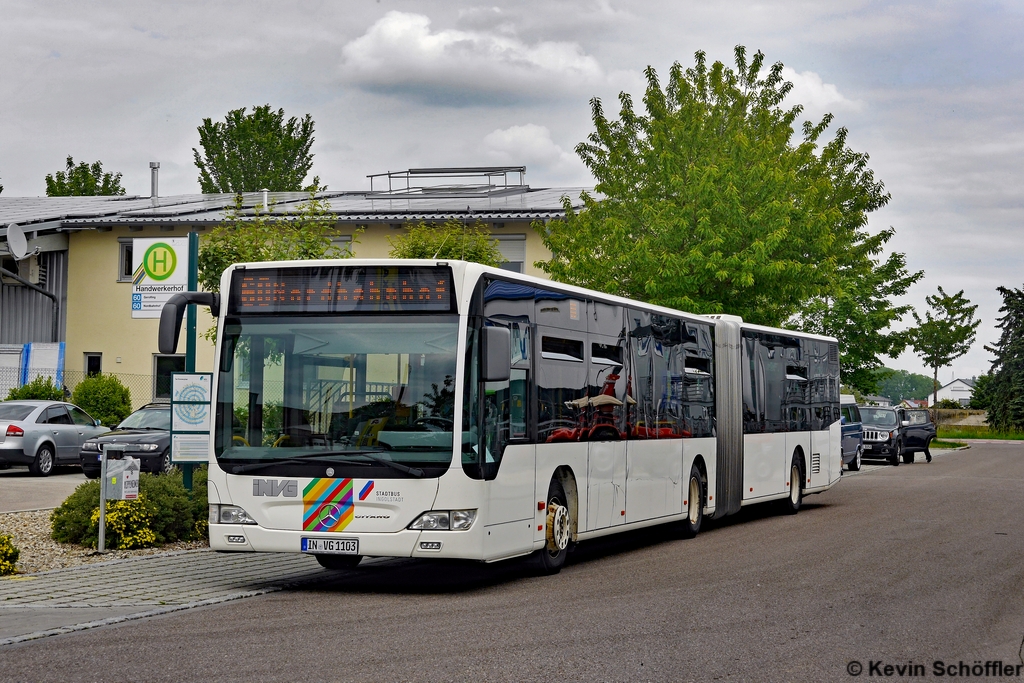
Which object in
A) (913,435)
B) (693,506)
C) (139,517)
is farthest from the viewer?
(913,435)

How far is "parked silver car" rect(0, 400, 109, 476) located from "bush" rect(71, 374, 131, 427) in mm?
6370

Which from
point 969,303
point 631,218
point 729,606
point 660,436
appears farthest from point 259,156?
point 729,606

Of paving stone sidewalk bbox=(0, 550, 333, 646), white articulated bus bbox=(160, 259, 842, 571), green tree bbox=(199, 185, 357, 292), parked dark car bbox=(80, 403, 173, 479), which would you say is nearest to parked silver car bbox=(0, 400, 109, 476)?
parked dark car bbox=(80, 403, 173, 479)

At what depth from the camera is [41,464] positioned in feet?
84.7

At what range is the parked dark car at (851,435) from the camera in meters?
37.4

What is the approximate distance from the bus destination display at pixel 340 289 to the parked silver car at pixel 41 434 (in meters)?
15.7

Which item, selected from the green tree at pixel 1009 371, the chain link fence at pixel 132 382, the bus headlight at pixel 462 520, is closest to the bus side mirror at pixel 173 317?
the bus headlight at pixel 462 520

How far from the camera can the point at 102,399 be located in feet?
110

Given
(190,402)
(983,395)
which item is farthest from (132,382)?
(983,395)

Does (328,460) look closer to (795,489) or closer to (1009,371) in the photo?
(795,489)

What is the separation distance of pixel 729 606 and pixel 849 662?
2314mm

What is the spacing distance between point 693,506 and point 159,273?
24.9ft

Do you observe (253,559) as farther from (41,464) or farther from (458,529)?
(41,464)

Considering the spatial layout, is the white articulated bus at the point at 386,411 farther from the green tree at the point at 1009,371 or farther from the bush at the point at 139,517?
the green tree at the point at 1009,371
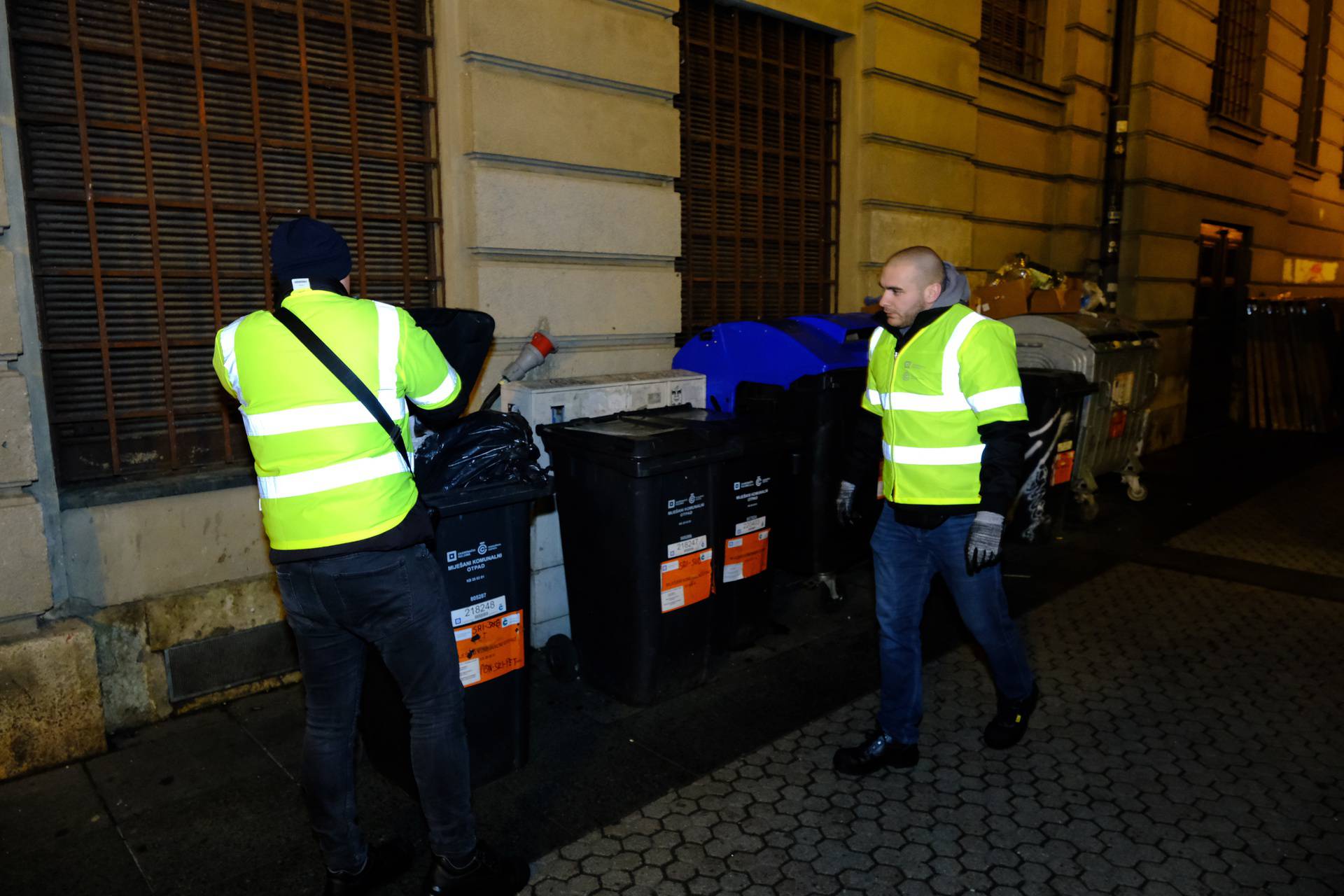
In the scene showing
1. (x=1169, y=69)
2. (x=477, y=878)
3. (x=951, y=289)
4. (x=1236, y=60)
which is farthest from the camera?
* * *
### THE PROBLEM
Write out all of the data above word for word, but leave out the pictures.

### CORRECT RESULT
Which object in
A) (913,435)
B) (693,506)
C) (139,517)
is farthest from the viewer?
(913,435)

How far is "parked silver car" rect(0, 400, 109, 476) located from "bush" rect(71, 374, 131, 427) in mm?
6370

Which from
point 969,303
point 631,218
point 729,606
point 660,436
appears farthest from point 259,156?
point 729,606

Of paving stone sidewalk bbox=(0, 550, 333, 646), white articulated bus bbox=(160, 259, 842, 571), green tree bbox=(199, 185, 357, 292), parked dark car bbox=(80, 403, 173, 479), which would you say is nearest to parked silver car bbox=(0, 400, 109, 476)?
parked dark car bbox=(80, 403, 173, 479)

At what depth from the camera is [41,464] positioned in feet?
84.7

At what range is the parked dark car at (851,435) from the camera in meters?
37.4

What is the approximate distance from the bus destination display at pixel 340 289 to the parked silver car at pixel 41 434 (in meters)?
15.7

Which item, selected from the green tree at pixel 1009 371, the chain link fence at pixel 132 382, the bus headlight at pixel 462 520, is closest to the bus side mirror at pixel 173 317?
the bus headlight at pixel 462 520

How far from the camera can the point at 102,399 be located in feet?
110

Given
(190,402)
(983,395)
which item is farthest from (132,382)?
(983,395)

Does (328,460) look closer to (795,489) or closer to (1009,371) in the photo?
(795,489)

What is the separation distance of pixel 729 606 and pixel 849 662?
2314mm

What is the spacing distance between point 693,506 and point 159,273?
24.9ft

Do you observe (253,559) as farther from (41,464) or farther from (458,529)?
(41,464)

Considering the spatial layout, is the white articulated bus at the point at 386,411 farther from the green tree at the point at 1009,371 or farther from the bush at the point at 139,517?
the green tree at the point at 1009,371
In the scene showing
1. (x=1169, y=69)
2. (x=477, y=878)
3. (x=951, y=289)
4. (x=1236, y=60)
which is farthest from the camera?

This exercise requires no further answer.